The two peanuts were created through plant breeding. To come up with the Olin, Melouk said breeders at Texas A&M University crossed a peanut called the Tamspan 90 with an unnamed high oleic line. For the Tamrun OL 01, they crossed a relative, the Tamrun 96, with the high oleic line. The entire effort took 10 years.

In addition to being healthier for consumers, the new peanuts are resistant to Sclerotinia, a soil fungus that attacks the stems and pegs of the plant, causing them to rot.

The disease is prevalent in Oklahoma and Texas where it attacks runner peanuts. Unlike some diseases that die when cold weather hits, Sclerotinia can survive such conditions and reappear when the next crop is planted.

Until now, farmers have had to rely on fungus-fighting chemicals such as Rovral and fluazinam. Melouk said the new varieties could save farmers in Texas and Oklahoma $10 million a year in pesticide costs.

The new peanuts are the latest development in peanut research by the Agriculture Department's Agricultural Research Service. The agency recently began trying to help the 1.5 million people who are allergic to peanuts by breeding a hypoallergenic variety.

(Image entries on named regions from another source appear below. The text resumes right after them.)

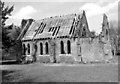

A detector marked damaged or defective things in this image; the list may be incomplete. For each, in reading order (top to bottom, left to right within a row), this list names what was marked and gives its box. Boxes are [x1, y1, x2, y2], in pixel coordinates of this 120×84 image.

broken roof [22, 12, 85, 40]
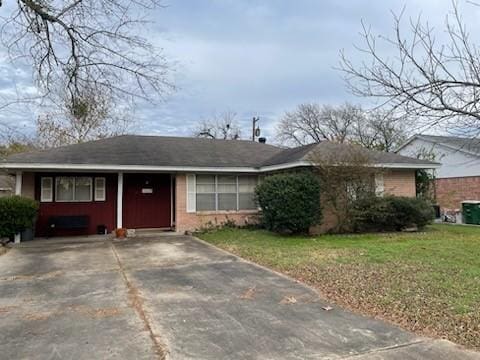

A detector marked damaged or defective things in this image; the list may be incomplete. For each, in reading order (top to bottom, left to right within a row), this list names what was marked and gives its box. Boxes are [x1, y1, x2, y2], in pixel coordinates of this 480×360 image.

driveway crack [109, 240, 169, 358]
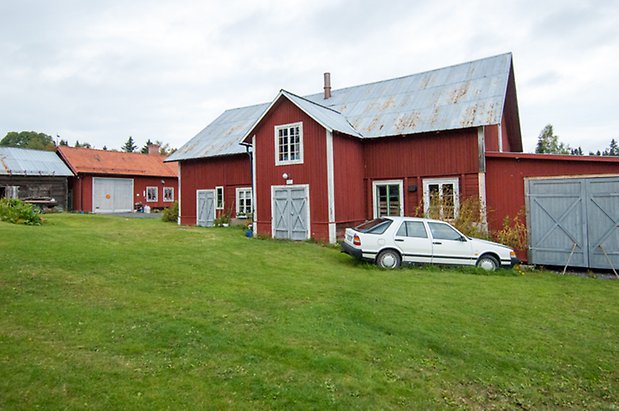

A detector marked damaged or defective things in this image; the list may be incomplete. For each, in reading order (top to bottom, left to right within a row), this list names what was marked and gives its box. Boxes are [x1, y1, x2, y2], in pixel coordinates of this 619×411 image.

rusty metal roof [168, 54, 512, 163]
rusty metal roof [0, 147, 74, 176]
rusty metal roof [57, 146, 178, 177]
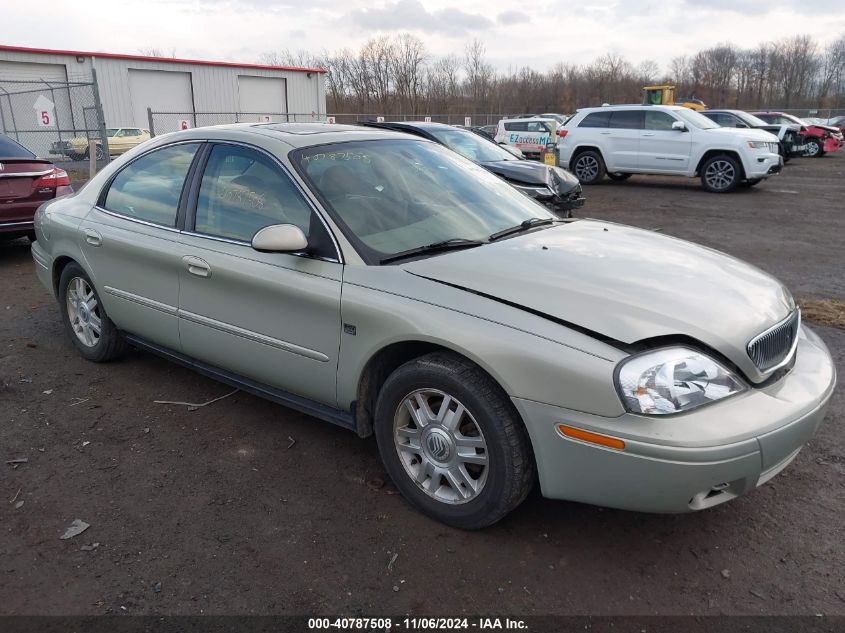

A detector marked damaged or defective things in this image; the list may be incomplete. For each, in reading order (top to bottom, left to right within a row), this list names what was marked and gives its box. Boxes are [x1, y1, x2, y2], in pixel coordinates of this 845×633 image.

damaged white suv [556, 105, 780, 193]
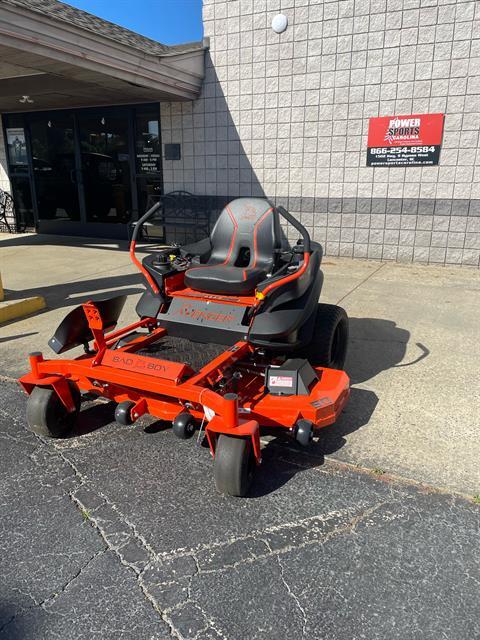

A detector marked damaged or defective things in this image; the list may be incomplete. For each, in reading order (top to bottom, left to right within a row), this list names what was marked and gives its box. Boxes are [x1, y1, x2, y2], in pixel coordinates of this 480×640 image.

cracked asphalt [0, 380, 480, 640]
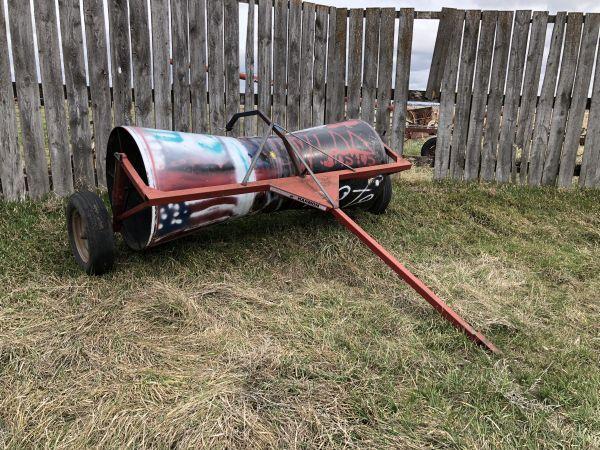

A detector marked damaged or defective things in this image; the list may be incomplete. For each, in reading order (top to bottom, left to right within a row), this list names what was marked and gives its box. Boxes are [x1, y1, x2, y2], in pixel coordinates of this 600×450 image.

rusty farm equipment [65, 110, 500, 354]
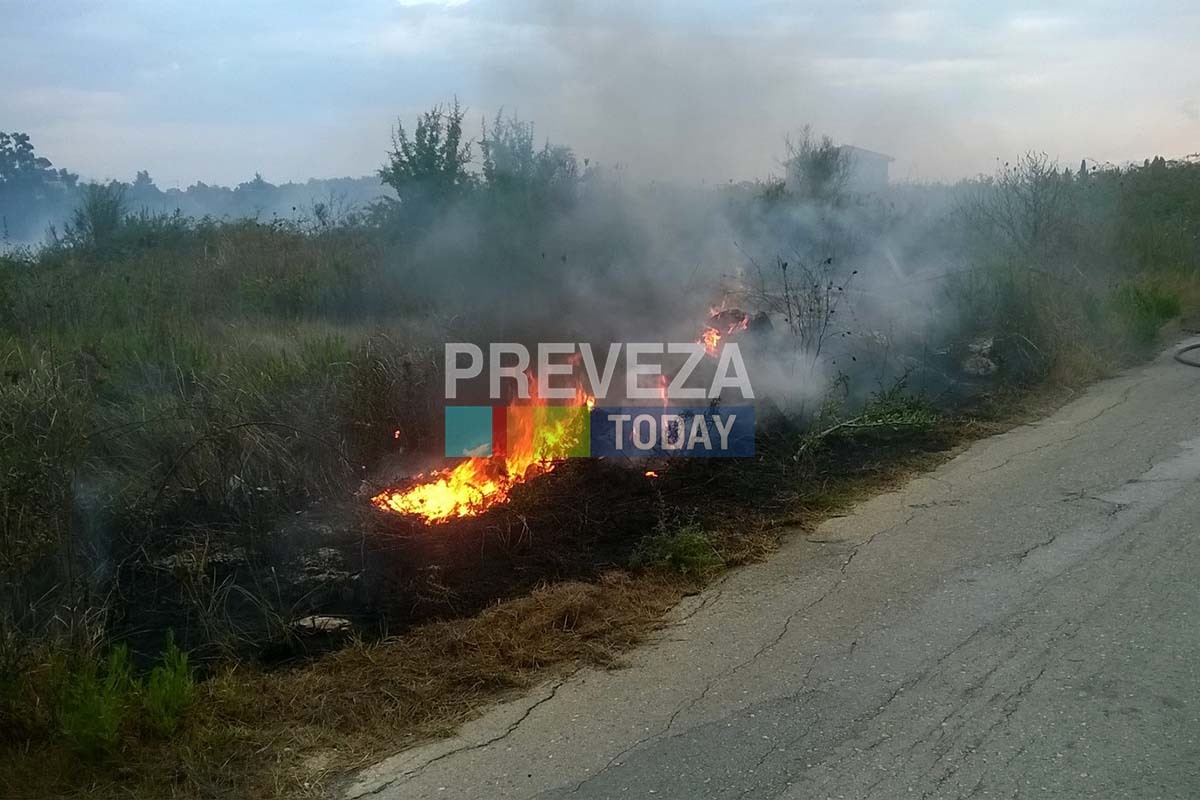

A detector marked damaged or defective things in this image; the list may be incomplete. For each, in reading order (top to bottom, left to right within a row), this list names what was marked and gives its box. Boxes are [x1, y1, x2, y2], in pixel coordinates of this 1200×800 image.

cracked asphalt [345, 340, 1200, 796]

For most consumers, peanuts can be healthy. The Food and Drug Administration now allows companies to tout that a handful a day can help reduce the risk of heart disease because of their polyunsaturated or monounsaturated fat.

Oleic acid is a monounsaturated fat. Peanuts also contain linoleic acid, a polyunsaturated fat.

Alice Lichtenstein, a Tufts University nutritionist, said that researchers have tended to believe that the monounsaturated fat was better than polyunsaturated, but attitudes are changing. They now are beginning to think that both are good for the heart, she said.